Chemical detector for metal ions in complexometric titrations

A complexometric indicator is an ionochromic dye that undergoes a definite color change in presence of specific metal ions. It forms a weak complex with ions in solution, resulting in a color significantly different from the free form.
Complexometric indicators are also referred to as pM indicators.

==Complexometric titration==
In analytical chemistry, complexometric indicators are used in complexometric titration to indicate the exact moment when all the metal ions in the solution are sequestered by a chelating agent (most usually EDTA). Such indicators are also called metallochromic indicators.

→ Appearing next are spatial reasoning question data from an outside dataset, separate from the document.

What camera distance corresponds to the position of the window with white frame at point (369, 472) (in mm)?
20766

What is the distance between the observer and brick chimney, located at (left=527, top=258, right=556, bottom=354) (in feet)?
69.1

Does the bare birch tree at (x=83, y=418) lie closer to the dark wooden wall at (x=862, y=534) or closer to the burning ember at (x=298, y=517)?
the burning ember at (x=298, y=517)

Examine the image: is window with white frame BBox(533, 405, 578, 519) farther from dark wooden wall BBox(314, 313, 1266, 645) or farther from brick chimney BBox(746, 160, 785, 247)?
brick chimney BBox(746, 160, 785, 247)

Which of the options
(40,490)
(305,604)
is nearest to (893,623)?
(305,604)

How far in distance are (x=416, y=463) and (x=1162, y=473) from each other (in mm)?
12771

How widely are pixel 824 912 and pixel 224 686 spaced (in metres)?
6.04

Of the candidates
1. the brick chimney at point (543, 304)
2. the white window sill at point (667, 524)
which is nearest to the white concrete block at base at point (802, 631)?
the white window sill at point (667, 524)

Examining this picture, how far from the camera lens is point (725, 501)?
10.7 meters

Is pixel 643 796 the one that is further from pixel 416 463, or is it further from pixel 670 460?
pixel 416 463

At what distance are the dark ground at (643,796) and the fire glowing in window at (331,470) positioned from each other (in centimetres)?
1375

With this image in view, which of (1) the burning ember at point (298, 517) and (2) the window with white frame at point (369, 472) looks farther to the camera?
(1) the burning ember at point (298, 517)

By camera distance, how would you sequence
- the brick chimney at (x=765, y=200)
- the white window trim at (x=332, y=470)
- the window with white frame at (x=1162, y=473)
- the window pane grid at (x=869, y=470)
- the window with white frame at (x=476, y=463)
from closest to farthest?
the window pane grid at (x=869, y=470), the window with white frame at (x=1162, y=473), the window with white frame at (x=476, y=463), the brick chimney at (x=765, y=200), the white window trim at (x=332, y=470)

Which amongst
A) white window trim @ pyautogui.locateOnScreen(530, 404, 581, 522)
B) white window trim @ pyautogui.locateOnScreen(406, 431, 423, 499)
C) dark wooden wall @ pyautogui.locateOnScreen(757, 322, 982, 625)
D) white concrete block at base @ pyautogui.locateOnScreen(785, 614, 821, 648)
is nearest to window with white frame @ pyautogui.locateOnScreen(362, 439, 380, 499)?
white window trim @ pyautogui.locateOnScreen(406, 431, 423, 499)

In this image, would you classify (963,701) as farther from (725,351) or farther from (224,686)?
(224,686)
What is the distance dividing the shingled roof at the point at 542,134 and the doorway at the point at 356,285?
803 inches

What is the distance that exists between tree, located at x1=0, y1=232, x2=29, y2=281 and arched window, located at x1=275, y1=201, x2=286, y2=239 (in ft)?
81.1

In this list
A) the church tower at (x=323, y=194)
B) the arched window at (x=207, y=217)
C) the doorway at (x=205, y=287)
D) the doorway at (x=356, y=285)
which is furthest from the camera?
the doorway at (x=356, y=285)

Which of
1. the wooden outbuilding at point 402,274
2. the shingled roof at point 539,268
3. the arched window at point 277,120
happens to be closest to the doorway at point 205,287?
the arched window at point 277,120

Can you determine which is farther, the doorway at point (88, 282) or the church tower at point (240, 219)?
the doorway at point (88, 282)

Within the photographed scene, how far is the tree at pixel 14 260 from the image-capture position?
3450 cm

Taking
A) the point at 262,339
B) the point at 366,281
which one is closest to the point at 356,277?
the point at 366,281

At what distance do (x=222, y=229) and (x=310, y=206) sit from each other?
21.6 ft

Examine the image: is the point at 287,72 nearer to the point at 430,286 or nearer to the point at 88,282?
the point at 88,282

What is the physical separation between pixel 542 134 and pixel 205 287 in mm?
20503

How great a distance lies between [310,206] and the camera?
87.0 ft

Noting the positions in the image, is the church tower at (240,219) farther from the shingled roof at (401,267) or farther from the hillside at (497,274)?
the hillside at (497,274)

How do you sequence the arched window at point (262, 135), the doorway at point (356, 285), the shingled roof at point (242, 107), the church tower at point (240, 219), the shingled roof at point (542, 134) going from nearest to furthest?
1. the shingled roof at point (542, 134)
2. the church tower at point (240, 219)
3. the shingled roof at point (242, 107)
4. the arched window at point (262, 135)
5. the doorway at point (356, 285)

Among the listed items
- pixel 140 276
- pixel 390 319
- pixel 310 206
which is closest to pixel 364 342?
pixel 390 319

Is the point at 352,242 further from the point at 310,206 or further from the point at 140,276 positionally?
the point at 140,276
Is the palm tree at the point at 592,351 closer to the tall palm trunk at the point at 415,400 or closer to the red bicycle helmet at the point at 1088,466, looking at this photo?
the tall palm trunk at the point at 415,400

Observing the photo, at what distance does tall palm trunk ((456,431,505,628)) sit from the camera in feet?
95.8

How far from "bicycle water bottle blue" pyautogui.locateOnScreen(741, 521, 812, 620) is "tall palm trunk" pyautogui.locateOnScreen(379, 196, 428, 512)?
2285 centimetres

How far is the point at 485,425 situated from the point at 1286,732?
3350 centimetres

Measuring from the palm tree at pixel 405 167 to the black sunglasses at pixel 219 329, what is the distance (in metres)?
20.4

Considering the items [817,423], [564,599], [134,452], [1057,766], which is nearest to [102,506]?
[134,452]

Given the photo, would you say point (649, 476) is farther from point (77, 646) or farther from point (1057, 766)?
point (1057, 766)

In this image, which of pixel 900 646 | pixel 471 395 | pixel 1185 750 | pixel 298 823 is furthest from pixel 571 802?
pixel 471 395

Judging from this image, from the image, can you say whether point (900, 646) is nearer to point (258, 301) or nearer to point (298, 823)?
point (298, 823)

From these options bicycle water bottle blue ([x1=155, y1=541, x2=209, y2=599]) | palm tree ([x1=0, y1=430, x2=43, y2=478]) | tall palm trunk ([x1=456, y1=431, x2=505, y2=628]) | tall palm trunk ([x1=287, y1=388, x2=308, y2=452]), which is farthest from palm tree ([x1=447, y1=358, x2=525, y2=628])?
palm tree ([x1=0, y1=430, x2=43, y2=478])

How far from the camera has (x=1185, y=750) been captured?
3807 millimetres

The indicator may be present in another liquid phase in equilibrium with the titrated phase, the indicator is described as extraction indicator.

Some complexometric indicators are sensitive to air and are destroyed. When such solution loses color during titration, a drop or two of fresh indicator may have to be added.

==Examples==
Complexometric indicators are water-soluble organic molecules. Some examples are:

- Calcein with EDTA for calcium
- Patton-Reeder Indicator with EDTA for calcium with magnesium
- Curcumin for boron, that forms Rosocyanine, although the red color change of curcumin also occurs for pH > 8.4
- Eriochrome Black T for aluminium, cadmium, zinc, calcium and magnesium
- Fast Sulphon Black with EDTA for copper
- Hematoxylin for copper
- Murexide for calcium and rare earths, but also for copper, nickel, cobalt, and thorium
- Xylenol orange for gallium, indium and scandium

==Redox indicators==
In some settings, when the titrated system is a redox system whose equilibrium is influenced by the removal of the metal ions, a redox indicator can function as a complexometric indicator.